Presidente americano evita chamar Hamas de grupo terrorista e diz ver sua vitória como "atributo saudável" da democracia

Bush recusa diálogo, mas adota cautela

Pedro Ugarte/France Presse
Em Ramallah (Cisjordânia), palestinas militantes do Hamas celebram a vitória do grupo extremista islâmico nas eleições legislativas


LEILA SUWANN
DE NOVA YORK

O presidente dos EUA, George W. Bush, disse ontem que a vitória do Hamas nas eleições parlamentares palestinas é um alerta para a velha-guarda palestina -lideranças do Fatah ligadas à geração de Iasser Arafat, o líder morto em 2004- e avisou que não haverá diálogo com o novo governo se for mantida a plataforma de destruição de Israel.
O Hamas é considerado um grupo terrorista pelo governo norte-americano, mas Bush foi cauteloso e se referiu ao "braço armado" do movimento -sem citar o termo "terrorismo".
"Eu deixei bastante claro que os Estados Unidos não apóiam partidos políticos que pregam a destruição de nosso aliado, Israel, e que as pessoas precisam renunciar a essa parte de sua plataforma", disse Bush, em entrevista coletiva em Washington.
O presidente tampouco respondeu diretamente sobre a possibilidade de corte no auxílio financeiro norte-americano para a Autoridade Nacional Palestina -disse que os EUA aguardam a formação do novo governo e esperam que o presidente Mahmoud Abbas, do derrotado Fatah, permaneça no cargo. Abbas já disse que renunciará se não puder continuar a negociar a paz com os israelenses.
O gabinete palestino apresentou renúncia coletiva e, por enquanto, o Fatah se recusa a formar coalizão com o Hamas e dá sinais de que irá se organizar na oposição.
Bush evitou interpretar a vitória do Hamas nas urnas como uma guinada da população palestina ao extremismo islâmico. Os Estados Unidos têm pregado a democratização no Oriente Médio, e o presidente preferiu atribuir a vitória do Hamas exclusivamente à insatisfação com a corrupção e a incompetência administrativa da Autoridade Nacional Palestina.
___
#### [Atividades]
**A)** Liste todas as pessoas mencionadas pelo nome no texto em estudo.
**B)** Transcreva fielmente as linhas do material de estudo, começando pela primeira delas e parando depois da linha que contém "Area Rug 80 x 150 cm Multicolour HERMON", ambas incluídas. Não inclua as imagens na resposta.
___
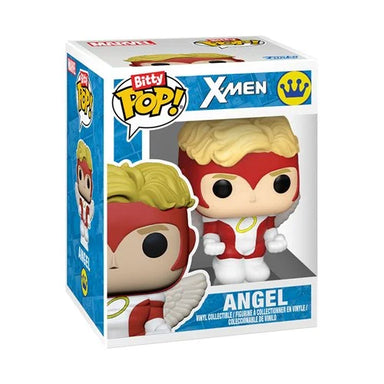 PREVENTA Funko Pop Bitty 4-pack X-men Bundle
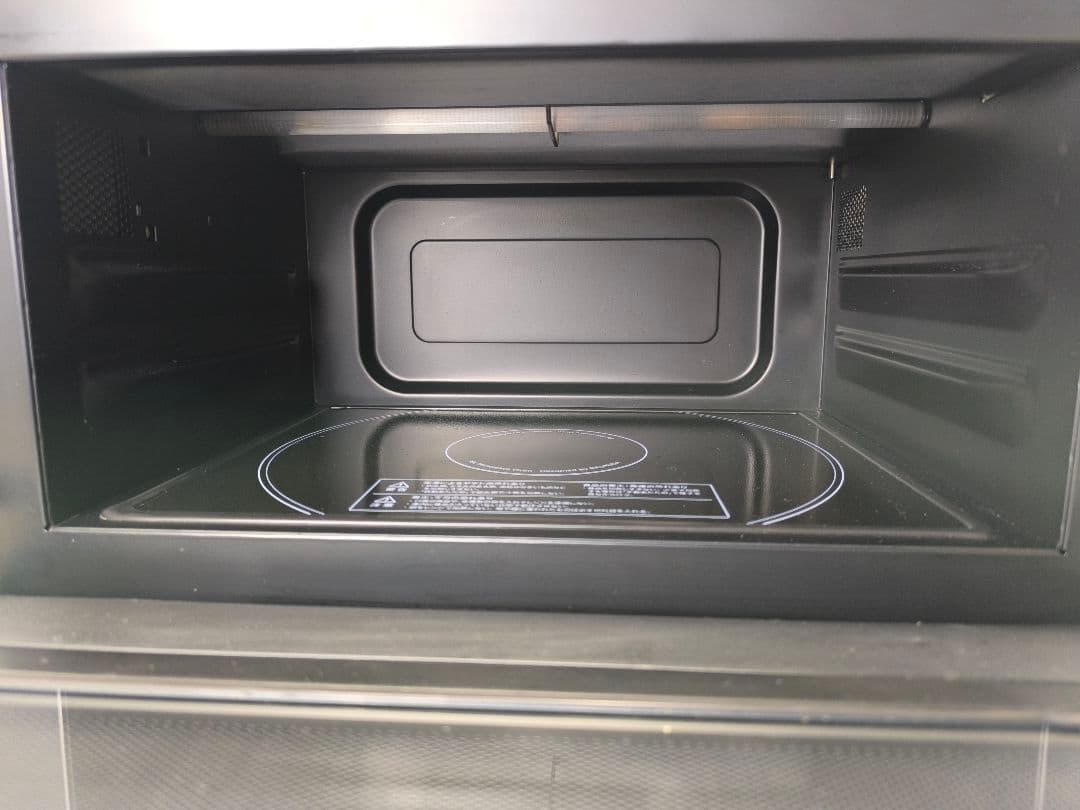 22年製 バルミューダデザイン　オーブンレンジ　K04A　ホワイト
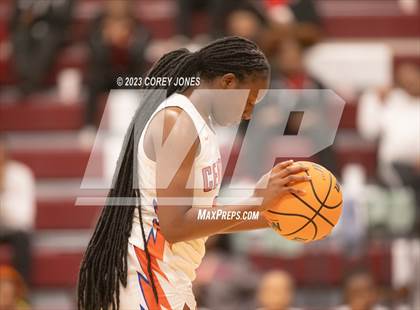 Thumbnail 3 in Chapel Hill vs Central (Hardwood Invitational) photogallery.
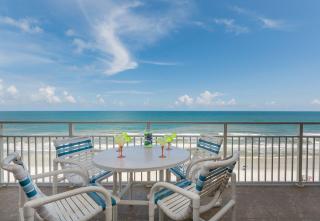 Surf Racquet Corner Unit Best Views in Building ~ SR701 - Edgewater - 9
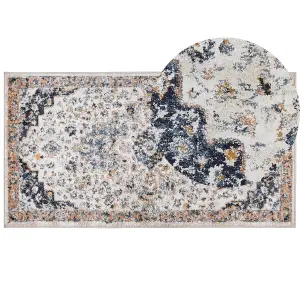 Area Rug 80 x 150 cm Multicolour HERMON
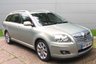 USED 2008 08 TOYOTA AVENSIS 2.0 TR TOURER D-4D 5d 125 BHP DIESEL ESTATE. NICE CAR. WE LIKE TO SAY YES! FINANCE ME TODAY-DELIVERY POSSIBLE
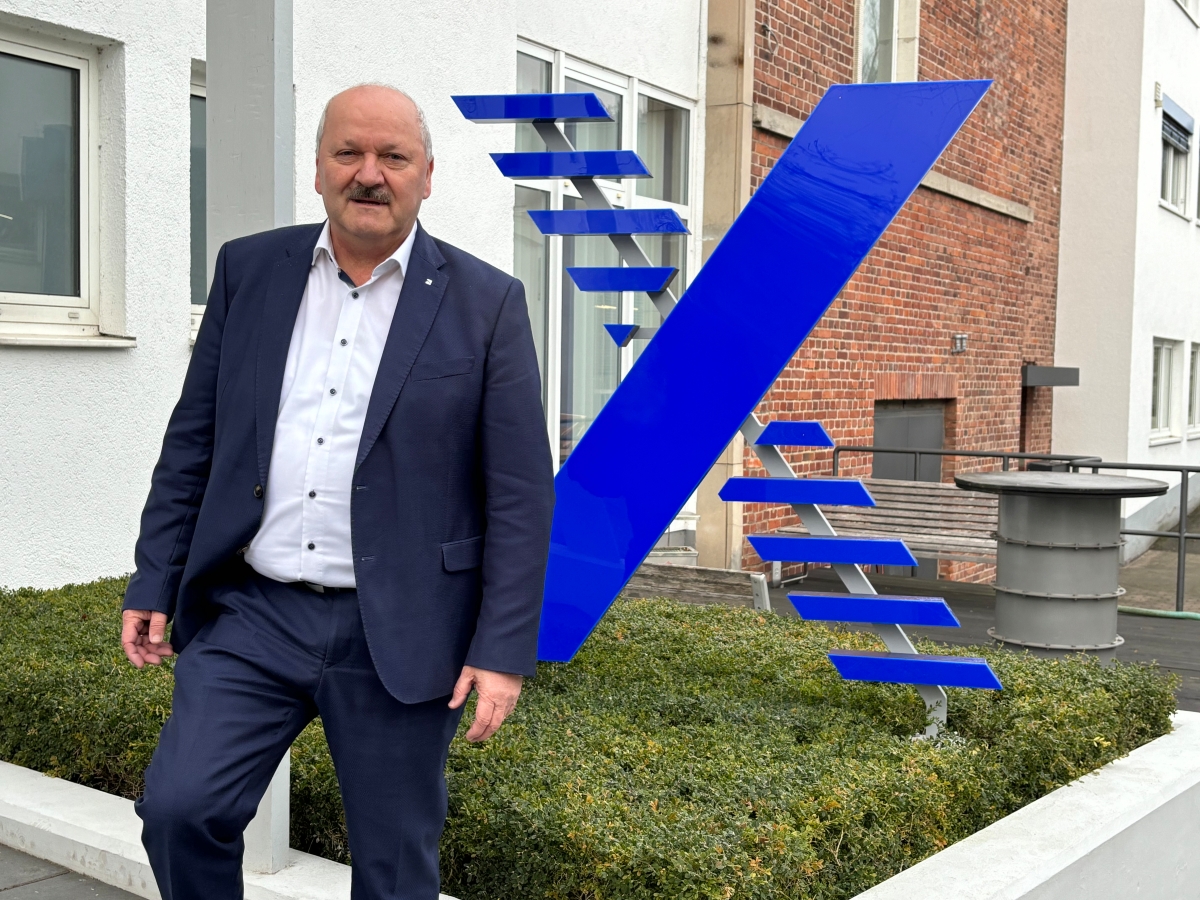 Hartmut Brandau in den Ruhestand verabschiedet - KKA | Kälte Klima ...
___
#### [Respostas por tarefa]
**A)**
Pedro Ugarte
Leila Suwann
George W. Bush
Iasser Arafat
Mahmoud Abbas

**B)**
 PREVENTA Funko Pop Bitty 4-pack X-men Bundle
 22年製 バルミューダデザイン　オーブンレンジ　K04A　ホワイト
 Thumbnail 3 in Chapel Hill vs Central (Hardwood Invitational) photogallery.
 Surf Racquet Corner Unit Best Views in Building ~ SR701 - Edgewater - 9
 Area Rug 80 x 150 cm Multicolour HERMON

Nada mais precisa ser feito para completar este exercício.